Page extract
────────────────

X_train, y_train = load_osuleaf(split="train", return_type="pd-multiindex")
X_new, _ = load_osuleaf(split="test", return_type="pd-multiindex")
X_new = X_new.loc[:2]  # smaller dataset for faster notebook runtime

# step 3 - specify the classifier
from sktime.classification.distance_based import KNeighborsTimeSeriesClassifier

clf = KNeighborsTimeSeriesClassifier(n_neighbors=3)

# step 4 - fit/train the classifier
clf.fit(X_train, y_train)

# step 5 - predict labels on new data
y_pred = clf.predict(X_new)

### 2.2.4 Time Series Classification - simple evaluation vignette

Evaluation is simila to `sklearn` classifiers - we split a dataset and evaluate performance on the test set.

This includes as additional steps:

* splitting the initial, historical data, e.g., using `train_test_split`
* comparing predictions with a held out data set

In [None]:
from sktime.classification.distance_based import KNeighborsTimeSeriesClassifier
from sktime.datasets import load_osuleaf

# data should be split inti train/test
X_train, y_train = load_osuleaf(split="train", return_type="pd-multiindex")
X_test, y_test = load_osuleaf(split="test", return_type="pd-multiindex")

# step 3-5 are the same
clf = KNeighborsTimeSeriesClassifier(n_neighbors=3)
clf.fit(X_train, y_train)
y_pred = clf.predict(X_test)

# for simplest evaluation, compare ground truth to predictions
from sklearn.metrics import accuracy_score

accuracy_score(y_test, y_pred)

────────────────

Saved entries
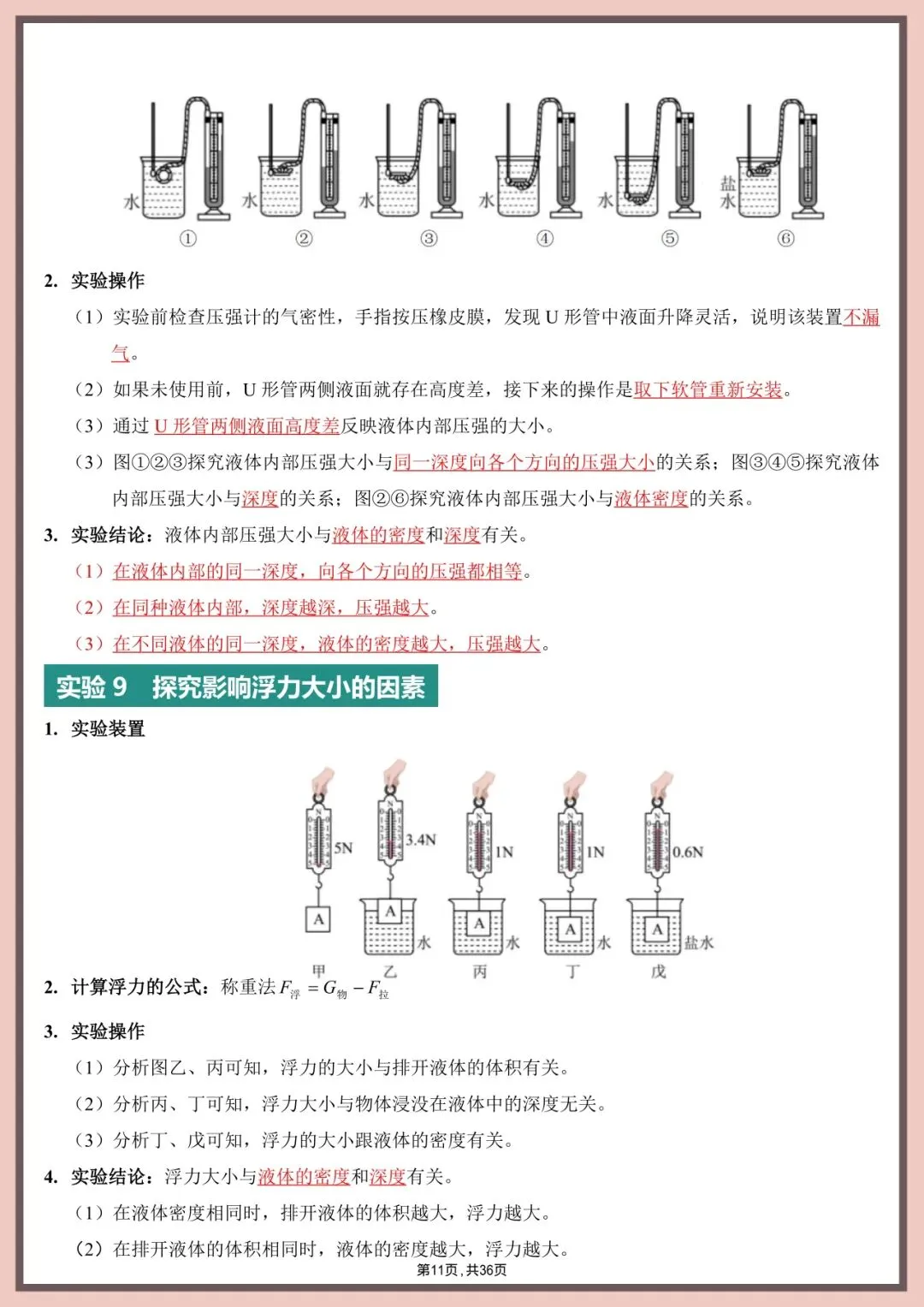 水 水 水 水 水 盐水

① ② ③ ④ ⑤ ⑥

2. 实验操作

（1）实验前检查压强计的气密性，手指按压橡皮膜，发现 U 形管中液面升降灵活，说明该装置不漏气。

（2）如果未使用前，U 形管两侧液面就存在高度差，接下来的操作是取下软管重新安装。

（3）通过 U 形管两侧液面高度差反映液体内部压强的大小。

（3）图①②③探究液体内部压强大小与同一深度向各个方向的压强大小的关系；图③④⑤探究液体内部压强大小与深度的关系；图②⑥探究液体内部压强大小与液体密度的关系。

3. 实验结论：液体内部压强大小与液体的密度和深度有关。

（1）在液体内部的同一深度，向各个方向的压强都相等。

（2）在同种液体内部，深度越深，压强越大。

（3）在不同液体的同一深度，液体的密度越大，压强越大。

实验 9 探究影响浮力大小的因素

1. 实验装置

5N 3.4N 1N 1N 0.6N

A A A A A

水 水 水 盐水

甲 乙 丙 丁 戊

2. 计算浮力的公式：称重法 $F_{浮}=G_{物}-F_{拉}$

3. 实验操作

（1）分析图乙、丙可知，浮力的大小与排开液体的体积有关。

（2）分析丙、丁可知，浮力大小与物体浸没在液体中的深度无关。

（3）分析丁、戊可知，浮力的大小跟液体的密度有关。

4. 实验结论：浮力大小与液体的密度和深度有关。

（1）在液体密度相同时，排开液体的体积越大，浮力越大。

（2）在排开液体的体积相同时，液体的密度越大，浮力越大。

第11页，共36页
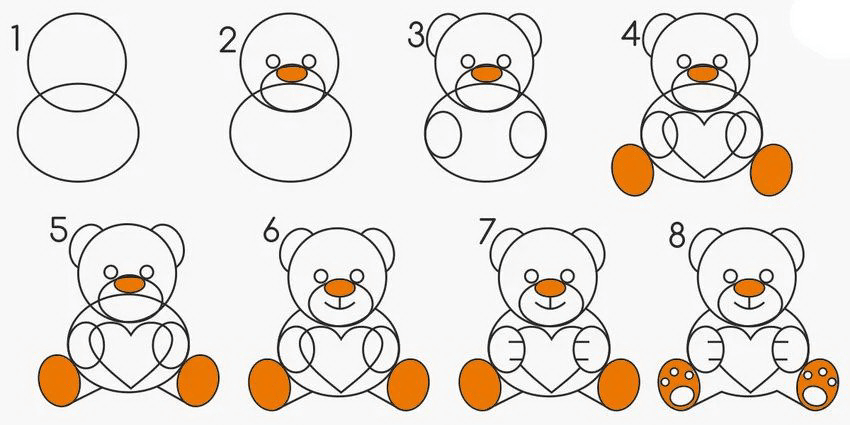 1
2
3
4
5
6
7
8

────────────────

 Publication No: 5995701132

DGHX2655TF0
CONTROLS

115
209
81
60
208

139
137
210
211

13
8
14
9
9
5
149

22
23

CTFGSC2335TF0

────────────────

Assignment 1
Reproduce the portion of the sktime classification excerpt between "### 2.2.4 Time" and "the test set.", inclusive.
Assignment 2
Resume the sktime classification excerpt, picking up right after its final line.

Reply 1
### 2.2.4 Time Series Classification - simple evaluation vignette

Evaluation is simila to `sklearn` classifiers - we split a dataset and evaluate performance on the test set.

Reply 2
### 2.2.5 Time Series Regression - basic vignettes

TSR vignettes are exactly the same as TSC, except that:

* `y` in `fit` input and `predict` output should be float 1D `np.ndarray`, not categorical
* other algorithms are commonly used and/or performant

In [None]:
# steps 1, 2 - prepare osuleaf dataset (train and new)
from sktime.datasets import load_covid_3month

X_train, y_train = load_covid_3month(split="train", return_type="numpy3D")
X_new, _ = load_covid_3month(split="test", return_type="numpy3D")
X_new = X_new.loc[:2]  # smaller dataset for faster notebook runtime

# step 3 - specify the regressor
from sktime.regression.distance_based import KNeighborsTimeSeriesRegressor

clf = KNeighborsTimeSeriesRegressor(n_neighbors=3)

# step 4 - fit/train the classifier
clf.fit(X_train, y_train)

# step 5 - predict labels on new data
y_pred = clf.predict(X_new)

### 2.2.6 Time Series Classification - basic vignettes

## 2.3 Searching for estimators, estimator tags

Estimators in `sktime` are tagged.

Tags starting with "capability" indicate things the estimator can or cannot do, e.g.,

* `"capability:missing_values"` - dealing with missing values
* `"capability:multivariate"` - daling with multivariate input
* `"capability:unequal_length"` - deaing with time series panels where the individual time series have unequal length and/or unequal index

all tags for an estimator scitype (e.g., classifier, regressor) can be inspected by `sktime.registry.all_tags`:

In [None]:
from sktime.registry import all_tags

all_tags("classifier", as_dataframe=True)

valid estimator types are listed in the `all_tags` docstring, or `sktime.registry.BASE_CLASS_REGISTER`

In [None]:
from sktime.registry import BASE_CLASS_REGISTER

# get only fist table column, the list of types
list(zip(*BASE_CLASS_REGISTER))[0]

to find all estimators of a certain type, use `sktime.registry.all_estimators`

In [None]:
# list all classifiers in sktime
from sktime.registry import all_estimators

all_estimators("classifier", as_dataframe=True)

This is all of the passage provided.